It is possible to implement a loyalty program that differentiates customers by their level of loyalty, but many retailers choose not to pursue tiered-loyalty programs. (EN: The reason is given that tiered loyalty programs are seen as too costly or complex, but I suspect that treating some customers better than others is a touchy legal issue: the customer who seldom visits and buys little feels he has the "right" to get the same deals as your best customer and will hector employees, publicly complain, or even pursue a legal remedy if the reason for paying a different price is not simple and clear.)

There's a bit of fussy detail about the different kinds of rewards that can be offered to loyal customers, but it becomes a bit tangled between the various factors:

Generally, retailers implement loyalty programs in phases: the first phase generally involves discounts on merchandise, with or without promotion. The next might involve a reward points system. The next might offer frequency discounts, etc.

Having multiple rewards available to different customers based on different RFM (recency, frequency, monetary) behaviors can create a rewards system that is highly customized to each shopper but become tangled and complex when considered in aggregate. At this point, it becomes difficult to track what rewards are offered to which customers and to assess which of several concurrent rewards is motivating customer behavior - though strong analytics can analyze basket data to determine which of several rewards is likely to have effected a given purchase.
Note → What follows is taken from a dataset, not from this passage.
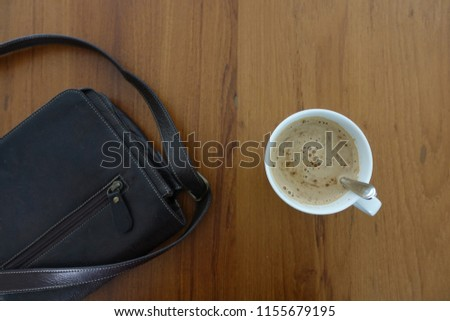 deep brown leather bag with cup of coffee on wooden table #1155679195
Except for the use of blind rewards, keeping customers informed of the rewards they have earned is essential: if a customer is unaware of a reward, it has no motivational value, and constitutes a loss to the retailer if the customer who was willing to pay full price for an item receives a surprise discount (though, arguably, it increases loyalty over time).

(EN: A case study in this might be JC Penney, who recently simplified their sales and discounts on items, but before then it was commonly remarked that customers would often get substantial savings at the register because of promotions they were unaware of while shopping. I've not seen any formal studies, but I strongly suspect that this confused some customers and delighted others.)

The author mentions that Kmart printed savings on the receipts as a way to inform the customer of how much they had saved by participating in the loyalty program, and while the program "seemed to work for a while" they could not substantiate a positive effect. (EN: The presumption here is that customers pay close attention to their receipts - but I suspect for most customers, this is not a common practice.)

The "majority of retailers" feel that competitor price-matching is a loyalty program, but the author disagrees. This practice is merely mass discounting without targeting, and while it is a counter-measure against competitors who attempt to lure customers with lower prices, it does not constitute a loyalty program because it is not specific to certain customers nor is it measurable over time.

In the same way, any mass merchandising action is not a loyalty program. A campaign that offers a $10 discount to anyone who spends $100 is a short-term tactic to get customers to increase the total sale (anyone who has $95 worth of merchandise sees the logic of grabbing an extra item to get the discount), it does not target specific customers over a longer period of time.

A side-note: a large retailer can engage manufacturers in a loyalty program. Where discounts or bonuses are tied to specific items, a manufacturer may be approached about offering the retailer a discount on the wholesale cost to offer his brand rather than a competitor's item. This can help defray the cost of loyalty rewards.

The ultimate goal of any loyalty program is to increase the profit made from a given customer by capturing greater share-of-wallet. This is measured by RFM scoring: how recently they have shopped, how often they shop, and how much they spend per visit.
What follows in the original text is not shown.